**Excerpt provided:**
The food manufacturing landscape is seeing growth in convenience and health-focused products, including the rise of ready-to-eat meals, functional foods, and emerging technologies such as alternative protein development.
At the same time, many companies are shifting towards centralised production models.
For international food companies expanding into Southeast Asia from a regional base, they typically require integrated facilities that combine production, packaging, cold-chain storage and distribution within a single site.
“Gourmet Xchange reflects a broader shift in how industrial developments are being conceived moving from standalone production spaces to more integrated environments that combine operational infrastructure with elements of placemaking and community engagement,” said Chew Peet Mun, Managing Director for Investment & Development at CapitaLand Development (CLD) Singapore.
“Placemaking” transforms sterile industrial factories into vibrant, people-centric destinations by integrating lifestyle amenities like green spaces, cafes, and community events. This approach converts traditional workspaces into lively hubs that attract talent, consumers, and visitors.

Addressing gaps in Singapore’s food manufacturing infrastructure
CLD noted that existing strata-titled industrial spaces in Singapore are often smaller, more segmented and located further from key demand and workforce centres.
Gourmet Xchange brings together production, storage, distribution and customer-facing elements within a single scalable environment aimed at improving operational efficiency.
Firms can build test kitchens for food product development, and startups can conduct research into food tech. They can even explore farm-to-table concepts with the central production facility and a consumer-facing storefront all within the same building.
“Gourmet Xchange’s specifications position it as a viable option for both local and international operators seeking a well-connected and stable production base in the region,” said Chew.
“More broadly, scalability is no longer just about increasing space, but about enabling businesses to expand, optimise workflows, and integrate operations.”
Gourmet Xchange also addresses cost and scalability pressures facing food manufacturers through its strata-titled ownership model, offering an alternative to traditional leased industrial space.
“When businesses operate from leased space, there can be uncertainty around their tenancy renewal or rental rates. Strata-titled ownership allows growth companies to plan with greater cost stability and confidence, particularly when scaling production capacity,” Chew explained.

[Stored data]
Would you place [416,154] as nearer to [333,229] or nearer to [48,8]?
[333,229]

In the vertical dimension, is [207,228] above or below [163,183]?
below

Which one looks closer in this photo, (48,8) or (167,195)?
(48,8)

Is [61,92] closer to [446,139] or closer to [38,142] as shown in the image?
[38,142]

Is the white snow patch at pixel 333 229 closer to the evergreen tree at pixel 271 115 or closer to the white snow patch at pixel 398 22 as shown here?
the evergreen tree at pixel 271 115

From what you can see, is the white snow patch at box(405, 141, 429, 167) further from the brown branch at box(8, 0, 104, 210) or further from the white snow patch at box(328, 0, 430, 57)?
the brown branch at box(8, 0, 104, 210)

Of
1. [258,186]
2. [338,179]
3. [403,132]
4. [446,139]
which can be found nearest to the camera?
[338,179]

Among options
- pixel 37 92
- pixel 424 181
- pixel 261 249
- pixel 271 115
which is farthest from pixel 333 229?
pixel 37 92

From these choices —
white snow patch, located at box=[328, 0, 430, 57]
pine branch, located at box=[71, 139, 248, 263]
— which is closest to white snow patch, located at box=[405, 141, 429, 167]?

**Questions on the material:**
**a)** In the article about Gourmet Xchange, who is the Managing Director for Investment & Development at CapitaLand Development Singapore?
**b)** Reproduce the part of the Gourmet Xchange article between "At the same" and "Development (CLD) Singapore.", inclusive.

**Answers to each task:**
**a)** Chew Peet Mun

**b)**
At the same time, many companies are shifting towards centralised production models.
For international food companies expanding into Southeast Asia from a regional base, they typically require integrated facilities that combine production, packaging, cold-chain storage and distribution within a single site.
“Gourmet Xchange reflects a broader shift in how industrial developments are being conceived moving from standalone production spaces to more integrated environments that combine operational infrastructure with elements of placemaking and community engagement,” said Chew Peet Mun, Managing Director for Investment & Development at CapitaLand Development (CLD) Singapore.